The request:
Starting with the line that contains "From where the photo was taken, how", reproduce each line through the end of the listing below, with no other output.

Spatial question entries
+===+

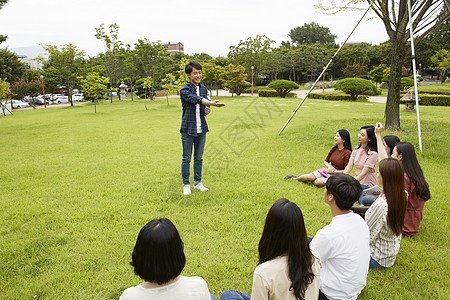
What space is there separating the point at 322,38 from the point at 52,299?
7526 centimetres

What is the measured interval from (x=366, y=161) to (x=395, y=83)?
18.1 ft

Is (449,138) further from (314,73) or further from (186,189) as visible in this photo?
(314,73)

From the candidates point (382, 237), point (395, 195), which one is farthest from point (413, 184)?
point (382, 237)

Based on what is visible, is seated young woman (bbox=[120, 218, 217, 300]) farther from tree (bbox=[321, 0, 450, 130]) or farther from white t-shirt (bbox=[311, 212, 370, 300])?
tree (bbox=[321, 0, 450, 130])

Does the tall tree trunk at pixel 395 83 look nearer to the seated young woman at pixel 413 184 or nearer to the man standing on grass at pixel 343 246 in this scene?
the seated young woman at pixel 413 184

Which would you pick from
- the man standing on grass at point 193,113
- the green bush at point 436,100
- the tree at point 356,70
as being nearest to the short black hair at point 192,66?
the man standing on grass at point 193,113

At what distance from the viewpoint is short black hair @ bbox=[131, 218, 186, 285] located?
→ 1.34 m

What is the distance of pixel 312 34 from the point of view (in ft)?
218

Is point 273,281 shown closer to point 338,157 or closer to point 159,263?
point 159,263

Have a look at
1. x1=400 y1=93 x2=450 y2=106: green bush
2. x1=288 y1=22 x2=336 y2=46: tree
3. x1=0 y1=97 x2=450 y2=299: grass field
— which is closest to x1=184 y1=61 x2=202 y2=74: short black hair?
x1=0 y1=97 x2=450 y2=299: grass field

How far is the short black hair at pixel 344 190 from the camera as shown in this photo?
A: 188cm

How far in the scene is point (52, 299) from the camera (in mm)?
2273

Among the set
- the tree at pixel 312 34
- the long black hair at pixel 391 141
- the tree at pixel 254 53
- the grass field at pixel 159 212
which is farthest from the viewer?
the tree at pixel 312 34

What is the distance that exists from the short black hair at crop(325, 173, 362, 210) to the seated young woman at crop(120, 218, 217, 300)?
119 centimetres
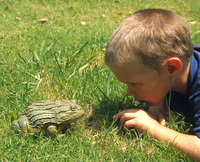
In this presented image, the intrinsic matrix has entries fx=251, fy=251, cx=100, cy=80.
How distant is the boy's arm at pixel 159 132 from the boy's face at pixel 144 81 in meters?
0.17

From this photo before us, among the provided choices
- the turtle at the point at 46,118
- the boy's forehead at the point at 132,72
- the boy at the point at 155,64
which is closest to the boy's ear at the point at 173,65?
the boy at the point at 155,64

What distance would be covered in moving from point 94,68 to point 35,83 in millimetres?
738

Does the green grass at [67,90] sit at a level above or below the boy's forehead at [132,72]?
below

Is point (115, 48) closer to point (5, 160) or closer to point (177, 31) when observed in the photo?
point (177, 31)

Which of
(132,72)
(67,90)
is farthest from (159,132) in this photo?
(67,90)

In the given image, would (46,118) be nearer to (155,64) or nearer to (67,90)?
(67,90)

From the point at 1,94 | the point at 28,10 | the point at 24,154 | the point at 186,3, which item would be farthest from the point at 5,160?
the point at 186,3

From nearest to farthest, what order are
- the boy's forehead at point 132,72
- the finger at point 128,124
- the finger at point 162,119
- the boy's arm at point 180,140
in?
1. the boy's arm at point 180,140
2. the boy's forehead at point 132,72
3. the finger at point 128,124
4. the finger at point 162,119

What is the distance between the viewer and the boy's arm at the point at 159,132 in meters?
1.91

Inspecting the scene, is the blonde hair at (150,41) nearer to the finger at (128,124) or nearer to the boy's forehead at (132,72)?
the boy's forehead at (132,72)

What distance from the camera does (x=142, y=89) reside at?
83.5 inches

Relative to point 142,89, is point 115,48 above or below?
above

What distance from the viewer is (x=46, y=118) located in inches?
81.9

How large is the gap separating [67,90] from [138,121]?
3.02 feet
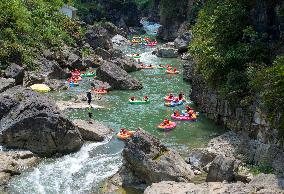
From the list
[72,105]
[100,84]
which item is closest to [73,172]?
[72,105]

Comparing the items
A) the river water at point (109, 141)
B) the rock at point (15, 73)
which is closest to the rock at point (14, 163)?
the river water at point (109, 141)

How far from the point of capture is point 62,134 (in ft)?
80.4

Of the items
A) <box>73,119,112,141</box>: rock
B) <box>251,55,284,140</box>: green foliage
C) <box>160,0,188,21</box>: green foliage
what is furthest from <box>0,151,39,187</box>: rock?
<box>160,0,188,21</box>: green foliage

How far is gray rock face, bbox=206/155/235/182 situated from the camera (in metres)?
19.5

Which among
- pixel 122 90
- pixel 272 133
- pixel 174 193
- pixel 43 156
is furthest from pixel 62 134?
pixel 122 90

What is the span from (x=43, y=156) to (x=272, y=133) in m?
11.6

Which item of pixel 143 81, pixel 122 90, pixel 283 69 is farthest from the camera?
pixel 143 81

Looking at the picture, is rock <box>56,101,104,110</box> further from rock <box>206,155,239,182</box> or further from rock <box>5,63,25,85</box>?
rock <box>206,155,239,182</box>

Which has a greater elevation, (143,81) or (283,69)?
(283,69)

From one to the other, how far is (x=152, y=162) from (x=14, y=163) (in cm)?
701

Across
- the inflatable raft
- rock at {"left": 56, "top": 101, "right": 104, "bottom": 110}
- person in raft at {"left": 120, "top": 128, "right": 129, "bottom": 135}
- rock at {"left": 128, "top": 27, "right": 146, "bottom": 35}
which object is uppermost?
rock at {"left": 128, "top": 27, "right": 146, "bottom": 35}

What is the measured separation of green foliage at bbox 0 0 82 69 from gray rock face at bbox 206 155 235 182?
2415 centimetres

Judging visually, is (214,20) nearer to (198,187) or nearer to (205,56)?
(205,56)

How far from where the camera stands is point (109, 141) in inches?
1048
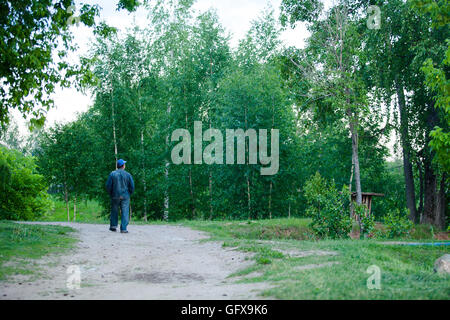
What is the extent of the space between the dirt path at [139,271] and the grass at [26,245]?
310 mm

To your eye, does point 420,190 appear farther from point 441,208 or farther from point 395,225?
point 395,225

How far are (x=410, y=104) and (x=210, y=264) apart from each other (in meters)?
19.9

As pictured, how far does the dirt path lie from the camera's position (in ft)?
18.9

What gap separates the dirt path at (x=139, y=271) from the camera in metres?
5.76

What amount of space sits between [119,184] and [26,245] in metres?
3.68

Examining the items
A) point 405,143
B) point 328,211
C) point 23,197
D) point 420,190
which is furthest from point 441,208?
point 23,197

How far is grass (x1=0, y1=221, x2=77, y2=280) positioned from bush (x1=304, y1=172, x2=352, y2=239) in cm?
876

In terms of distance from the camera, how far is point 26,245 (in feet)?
32.2

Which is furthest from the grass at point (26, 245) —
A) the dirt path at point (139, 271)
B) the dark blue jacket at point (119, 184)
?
the dark blue jacket at point (119, 184)

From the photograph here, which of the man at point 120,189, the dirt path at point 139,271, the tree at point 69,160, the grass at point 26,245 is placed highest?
the tree at point 69,160

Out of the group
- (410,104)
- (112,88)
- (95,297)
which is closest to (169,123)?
(112,88)

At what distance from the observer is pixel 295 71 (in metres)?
22.4

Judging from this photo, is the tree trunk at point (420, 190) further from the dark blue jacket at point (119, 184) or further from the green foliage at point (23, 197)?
the green foliage at point (23, 197)

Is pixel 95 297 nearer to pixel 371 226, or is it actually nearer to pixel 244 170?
pixel 371 226
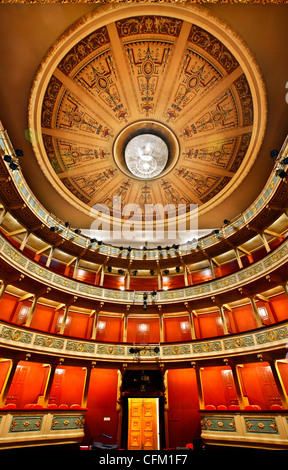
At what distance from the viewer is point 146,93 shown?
37.6 ft

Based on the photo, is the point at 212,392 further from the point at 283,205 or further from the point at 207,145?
the point at 207,145

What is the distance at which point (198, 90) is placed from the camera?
11062 mm

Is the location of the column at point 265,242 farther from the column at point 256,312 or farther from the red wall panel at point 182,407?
the red wall panel at point 182,407

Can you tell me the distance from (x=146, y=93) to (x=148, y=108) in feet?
2.45

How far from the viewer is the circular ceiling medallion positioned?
13.0m

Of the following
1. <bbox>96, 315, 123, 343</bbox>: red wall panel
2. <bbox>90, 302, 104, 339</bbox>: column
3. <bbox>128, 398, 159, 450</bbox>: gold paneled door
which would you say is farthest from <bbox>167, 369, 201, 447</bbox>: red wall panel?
<bbox>90, 302, 104, 339</bbox>: column

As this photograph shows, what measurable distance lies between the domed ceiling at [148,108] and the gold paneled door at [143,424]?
11.0m

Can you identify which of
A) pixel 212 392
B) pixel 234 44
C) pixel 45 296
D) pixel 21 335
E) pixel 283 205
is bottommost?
pixel 212 392

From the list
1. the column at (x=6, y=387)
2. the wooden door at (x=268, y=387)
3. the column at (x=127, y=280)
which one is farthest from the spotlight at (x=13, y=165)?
the wooden door at (x=268, y=387)

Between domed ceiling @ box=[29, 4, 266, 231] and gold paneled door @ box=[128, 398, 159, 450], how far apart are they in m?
11.0

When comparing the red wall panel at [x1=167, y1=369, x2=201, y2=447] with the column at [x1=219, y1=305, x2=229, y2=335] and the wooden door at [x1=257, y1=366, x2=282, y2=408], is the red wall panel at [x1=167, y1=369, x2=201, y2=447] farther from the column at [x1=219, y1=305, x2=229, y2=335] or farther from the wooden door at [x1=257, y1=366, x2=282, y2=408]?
the wooden door at [x1=257, y1=366, x2=282, y2=408]

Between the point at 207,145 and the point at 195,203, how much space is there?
3.81m
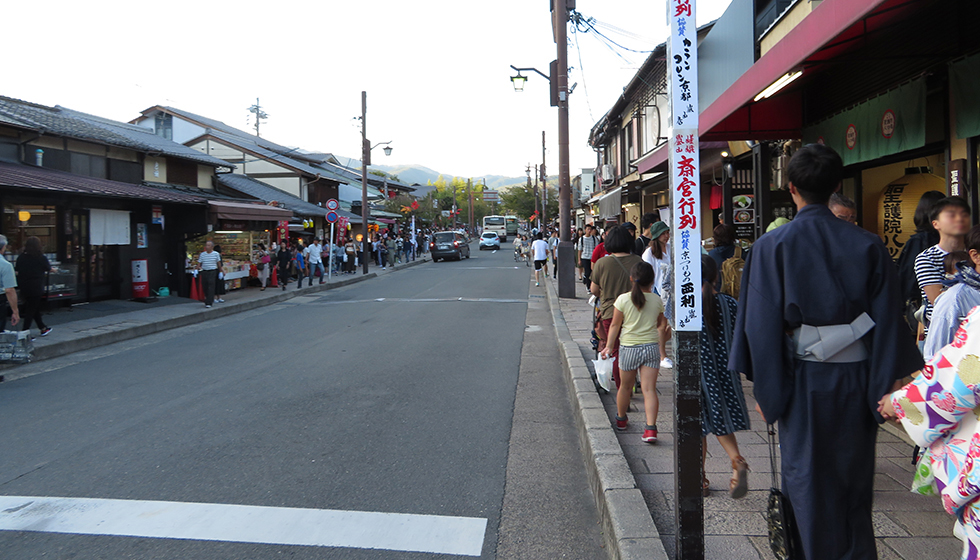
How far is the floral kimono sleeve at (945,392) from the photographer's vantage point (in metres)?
2.06

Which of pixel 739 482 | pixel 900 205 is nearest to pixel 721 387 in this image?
pixel 739 482

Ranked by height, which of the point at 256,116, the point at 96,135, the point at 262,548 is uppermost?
the point at 256,116

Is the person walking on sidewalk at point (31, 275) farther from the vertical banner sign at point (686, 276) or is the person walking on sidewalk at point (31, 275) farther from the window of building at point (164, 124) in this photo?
the window of building at point (164, 124)

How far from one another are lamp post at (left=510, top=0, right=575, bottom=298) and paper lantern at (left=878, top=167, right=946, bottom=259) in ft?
26.1

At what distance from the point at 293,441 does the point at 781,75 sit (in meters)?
5.26

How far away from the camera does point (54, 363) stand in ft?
31.1

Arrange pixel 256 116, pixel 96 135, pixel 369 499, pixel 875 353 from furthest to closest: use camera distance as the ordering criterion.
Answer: pixel 256 116 < pixel 96 135 < pixel 369 499 < pixel 875 353

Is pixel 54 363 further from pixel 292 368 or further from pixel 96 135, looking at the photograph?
pixel 96 135

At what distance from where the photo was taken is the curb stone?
318 centimetres

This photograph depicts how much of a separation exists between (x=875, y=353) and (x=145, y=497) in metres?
4.32

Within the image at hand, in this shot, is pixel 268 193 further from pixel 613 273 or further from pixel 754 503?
pixel 754 503

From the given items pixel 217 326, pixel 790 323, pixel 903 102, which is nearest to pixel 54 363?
pixel 217 326

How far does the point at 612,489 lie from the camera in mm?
3850

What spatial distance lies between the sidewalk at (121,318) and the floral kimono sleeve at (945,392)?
954 centimetres
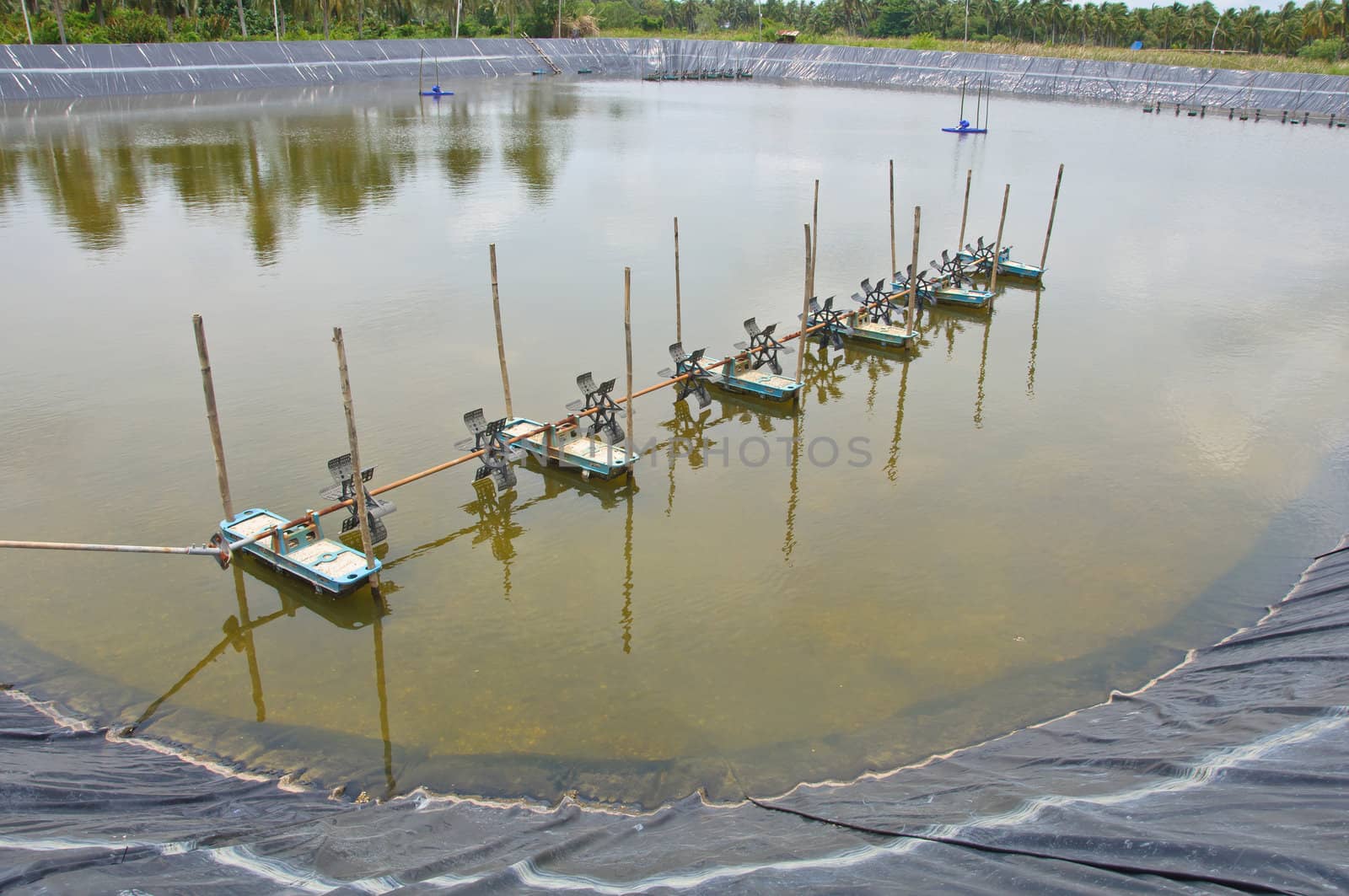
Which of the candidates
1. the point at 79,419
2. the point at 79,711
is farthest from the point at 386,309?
the point at 79,711

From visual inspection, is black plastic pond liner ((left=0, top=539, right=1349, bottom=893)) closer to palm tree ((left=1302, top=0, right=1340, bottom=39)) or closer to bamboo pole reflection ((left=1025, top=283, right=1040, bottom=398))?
bamboo pole reflection ((left=1025, top=283, right=1040, bottom=398))

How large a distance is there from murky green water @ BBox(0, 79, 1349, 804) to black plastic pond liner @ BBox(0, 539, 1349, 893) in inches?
36.3

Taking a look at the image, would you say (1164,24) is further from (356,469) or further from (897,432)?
(356,469)

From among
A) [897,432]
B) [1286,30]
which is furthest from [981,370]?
[1286,30]

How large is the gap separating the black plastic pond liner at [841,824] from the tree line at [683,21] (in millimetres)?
51825

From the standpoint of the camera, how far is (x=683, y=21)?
325 feet

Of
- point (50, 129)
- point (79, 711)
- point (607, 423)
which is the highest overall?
point (50, 129)

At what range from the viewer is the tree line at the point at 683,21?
169 ft

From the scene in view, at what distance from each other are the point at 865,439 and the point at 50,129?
37263 millimetres

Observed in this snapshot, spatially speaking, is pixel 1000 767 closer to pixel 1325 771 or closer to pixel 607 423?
pixel 1325 771

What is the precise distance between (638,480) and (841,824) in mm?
7181

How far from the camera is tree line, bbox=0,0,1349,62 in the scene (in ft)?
169

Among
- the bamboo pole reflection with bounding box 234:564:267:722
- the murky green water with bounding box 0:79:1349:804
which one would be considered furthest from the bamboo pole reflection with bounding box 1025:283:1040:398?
the bamboo pole reflection with bounding box 234:564:267:722

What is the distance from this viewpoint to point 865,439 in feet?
46.3
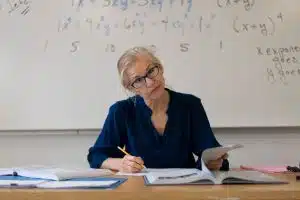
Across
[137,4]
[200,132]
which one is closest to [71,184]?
[200,132]

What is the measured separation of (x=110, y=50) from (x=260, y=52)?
2.52 feet

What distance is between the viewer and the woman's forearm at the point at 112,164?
1254mm

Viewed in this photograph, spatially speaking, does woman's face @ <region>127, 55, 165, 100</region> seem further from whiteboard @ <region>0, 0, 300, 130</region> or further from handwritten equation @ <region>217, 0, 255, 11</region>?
handwritten equation @ <region>217, 0, 255, 11</region>

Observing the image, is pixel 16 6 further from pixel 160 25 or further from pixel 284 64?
pixel 284 64

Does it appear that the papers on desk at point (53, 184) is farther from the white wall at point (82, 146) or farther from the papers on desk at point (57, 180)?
the white wall at point (82, 146)

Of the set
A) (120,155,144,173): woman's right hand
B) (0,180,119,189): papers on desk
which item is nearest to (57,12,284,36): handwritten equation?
(120,155,144,173): woman's right hand

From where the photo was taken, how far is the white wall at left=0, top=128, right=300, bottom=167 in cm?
196

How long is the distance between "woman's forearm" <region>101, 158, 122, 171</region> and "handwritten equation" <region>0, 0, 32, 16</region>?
1069mm

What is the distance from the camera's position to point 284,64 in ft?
6.33

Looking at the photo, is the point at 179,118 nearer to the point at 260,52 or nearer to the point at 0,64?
the point at 260,52

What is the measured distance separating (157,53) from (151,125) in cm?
61

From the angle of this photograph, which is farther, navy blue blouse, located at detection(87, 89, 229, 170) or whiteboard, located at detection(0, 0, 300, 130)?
whiteboard, located at detection(0, 0, 300, 130)

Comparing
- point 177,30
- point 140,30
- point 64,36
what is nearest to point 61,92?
point 64,36

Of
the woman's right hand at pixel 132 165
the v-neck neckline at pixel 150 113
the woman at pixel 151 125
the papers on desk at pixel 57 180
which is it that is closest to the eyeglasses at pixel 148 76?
the woman at pixel 151 125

+===+

Expected output:
From where the photo was taken, how far is the white wall at left=0, top=128, right=300, bottom=167 in cm?
196

How long is the distance between "woman's forearm" <region>101, 158, 122, 171</region> and "handwritten equation" <region>0, 0, 32, 16</region>?
1069mm

What is the distance from the camera's position to point 284,64 in ft?
6.33

Looking at the photo, is the point at 179,118 nearer to the point at 260,52 or nearer to the point at 0,64?
the point at 260,52

What is the measured distance separating (157,53) from (151,125) in cm?
61

From the angle of this photograph, which is farther, navy blue blouse, located at detection(87, 89, 229, 170) or whiteboard, located at detection(0, 0, 300, 130)?
whiteboard, located at detection(0, 0, 300, 130)

Comparing
- point 177,30
- point 140,30
- point 64,36
what is nearest to point 61,92?
point 64,36

Of
the woman's right hand at pixel 132 165
the v-neck neckline at pixel 150 113
the woman at pixel 151 125
the papers on desk at pixel 57 180
which is it that is closest to the eyeglasses at pixel 148 76?
the woman at pixel 151 125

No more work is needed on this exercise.